Our Network Design: How Everything Fits Together
Note Well: This document gives a high-level overview of our entire approach to ministry—the unified framework through which every page, training, and resource on this site should be understood.
Introduction
Healthy ministry should not feel like a scattered list of good ideas. Jesus has given his church a clear mission, a Spirit-inspired vision of what that mission produces, and simple, repeatable practices that shaped the earliest churches and can start, strengthen, and multiply churches in any context. These are not modern innovations—they reflect the way of Jesus and his apostles, the apostolic approach that carried the gospel from Jerusalem to the ends of the earth.
This document brings the whole picture into focus. At the center is a clear vision of what we are aiming for. Around that vision stand our mission, core values and purposes, strategy (the Apostolic Cycle), and our approach (the Center + Five Movements). Encircling all of this is an ongoing pattern of coaching evangelists, disciple makers, and leaders—the relational engine that keeps the entire ecosystem moving and ensures that multiplication continues across generations, just as it did in the first-century churches.
This system is interdependent. If vision is unclear, activity drifts. If mission becomes vague, passion dissipates. If values weaken, priorities shift. If strategy is neglected, results stall. If our approach is not practiced, fruitfulness slows. And without coaching, the whole system eventually collapses—something the apostles themselves guarded against through constant strengthening, teaching, and sending.

________________________________________

▸ TASKS:
- A) Answer these questions about the network design overview:
(i) What three things does the overview say Jesus has given his church?
(ii) What name does the overview give to the strategy?
(iii) What does the overview say happens if values weaken?
- B) Continue the network design overview, starting after its final sentence.

▸ MATERIAL PROVIDED:

________________________________________

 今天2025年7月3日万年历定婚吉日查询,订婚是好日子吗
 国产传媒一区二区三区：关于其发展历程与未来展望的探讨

________________________________________

▸ ANSWERS TO EACH TASK:
- A)
(i) A clear mission, a Spirit-inspired vision of what that mission produces, and simple, repeatable practices.
(ii) The Apostolic Cycle.
(iii) Priorities shift.

- B)
Why this matters: when we see how the parts fit together, we gain clarity and courage. We stop chasing disconnected efforts and begin to live, lead, and coach in a way that aligns with the apostolic approach of Jesus and his apostles—an approach that consistently starts, strengthens, and multiplies churches across homes, cities, regions, and beyond.
For Reflection and Action
Where do you see these patterns operating well in your life or church—and where does one part need renewed attention?
If not this integrated approach, then what alternative could faithfully fulfill the apostolic vision and mission Jesus entrusted to us?
1. Vision at the Center: What We Long to See
Vision describes what it looks like when we faithfully carry out our mission. Our mission is to make disciples of all nations. Our vision is the Spirit-inspired picture of those disciples gathered, strengthened, and multiplied into churches at every level the New Testament describes—churches in homes, churches across a city, churches throughout a region, and the global body of Christ in heaven and on earth.
Our vision as a network is simple and expansive: To start, strengthen, and multiply churches at every level the New Testament describes.
This vision guards us from thinking too small (one gathering) or too vague (general spirituality without concrete communities). It calls us to picture households, neighborhoods, congregations, and whole regions filled with gospel-centered churches that live under the lordship of Jesus and join his mission together.
For Reflection and Action
How clearly can you picture what it would look like for households, neighborhoods, and regions to be filled with multiplying churches?
Which part of this multi-layered vision (home, city, region) do you sense God inviting you to pray into or pursue more intentionally?
2. Mission: What Jesus Sends Us to Do
Mission explains what Jesus has clearly told his church to do. Jesus commissioned his disciples to “make disciples of all nations” (Matt. 28:19). By the power of the Holy Spirit, we are sent as his witnesses to:
Go into all the world, beginning where we are and moving outward.
Proclaim the gospel—the good news of Jesus’s death and resurrection.
Call people to repentance and faith for the forgiveness of sins.
Baptize new believers in the name of the Father, Son, and Holy Spirit.
Teach them to obey everything Jesus commanded.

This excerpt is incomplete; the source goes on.